---------- Data shown ----------
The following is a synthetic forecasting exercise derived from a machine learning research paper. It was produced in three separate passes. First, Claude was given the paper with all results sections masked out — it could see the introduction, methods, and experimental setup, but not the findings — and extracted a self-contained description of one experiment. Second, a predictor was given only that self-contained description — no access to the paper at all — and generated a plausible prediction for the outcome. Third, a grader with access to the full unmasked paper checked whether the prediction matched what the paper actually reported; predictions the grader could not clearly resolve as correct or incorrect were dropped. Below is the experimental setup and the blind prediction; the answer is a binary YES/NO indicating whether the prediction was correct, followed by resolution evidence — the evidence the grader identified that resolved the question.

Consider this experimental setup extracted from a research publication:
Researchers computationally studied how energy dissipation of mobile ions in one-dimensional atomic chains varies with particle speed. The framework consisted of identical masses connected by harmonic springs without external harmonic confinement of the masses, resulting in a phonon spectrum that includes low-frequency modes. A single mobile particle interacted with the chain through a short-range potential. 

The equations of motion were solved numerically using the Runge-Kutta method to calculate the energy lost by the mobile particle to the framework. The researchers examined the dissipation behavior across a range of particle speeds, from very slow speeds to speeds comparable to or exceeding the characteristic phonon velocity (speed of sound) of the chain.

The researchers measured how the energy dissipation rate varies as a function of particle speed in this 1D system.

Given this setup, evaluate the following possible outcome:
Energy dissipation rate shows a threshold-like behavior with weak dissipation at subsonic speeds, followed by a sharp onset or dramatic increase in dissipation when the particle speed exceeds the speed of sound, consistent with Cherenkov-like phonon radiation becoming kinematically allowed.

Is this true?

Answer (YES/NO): NO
----------
**Instructions for the task**
From the first record to the last, print each one exactly.

**Exercise output**
The following is a synthetic forecasting exercise derived from a machine learning research paper. It was produced in three separate passes. First, Claude was given the paper with all results sections masked out — it could see the introduction, methods, and experimental setup, but not the findings — and extracted a self-contained description of one experiment. Second, a predictor was given only that self-contained description — no access to the paper at all — and generated a plausible prediction for the outcome. Third, a grader with access to the full unmasked paper checked whether the prediction matched what the paper actually reported; predictions the grader could not clearly resolve as correct or incorrect were dropped. Below is the experimental setup and the blind prediction; the answer is a binary YES/NO indicating whether the prediction was correct, followed by resolution evidence — the evidence the grader identified that resolved the question.

Consider this experimental setup extracted from a research publication:
Researchers computationally studied how energy dissipation of mobile ions in one-dimensional atomic chains varies with particle speed. The framework consisted of identical masses connected by harmonic springs without external harmonic confinement of the masses, resulting in a phonon spectrum that includes low-frequency modes. A single mobile particle interacted with the chain through a short-range potential. 

The equations of motion were solved numerically using the Runge-Kutta method to calculate the energy lost by the mobile particle to the framework. The researchers examined the dissipation behavior across a range of particle speeds, from very slow speeds to speeds comparable to or exceeding the characteristic phonon velocity (speed of sound) of the chain.

The researchers measured how the energy dissipation rate varies as a function of particle speed in this 1D system.

Given this setup, evaluate the following possible outcome:
Energy dissipation rate shows a threshold-like behavior with weak dissipation at subsonic speeds, followed by a sharp onset or dramatic increase in dissipation when the particle speed exceeds the speed of sound, consistent with Cherenkov-like phonon radiation becoming kinematically allowed.

Is this true?

Answer (YES/NO): NO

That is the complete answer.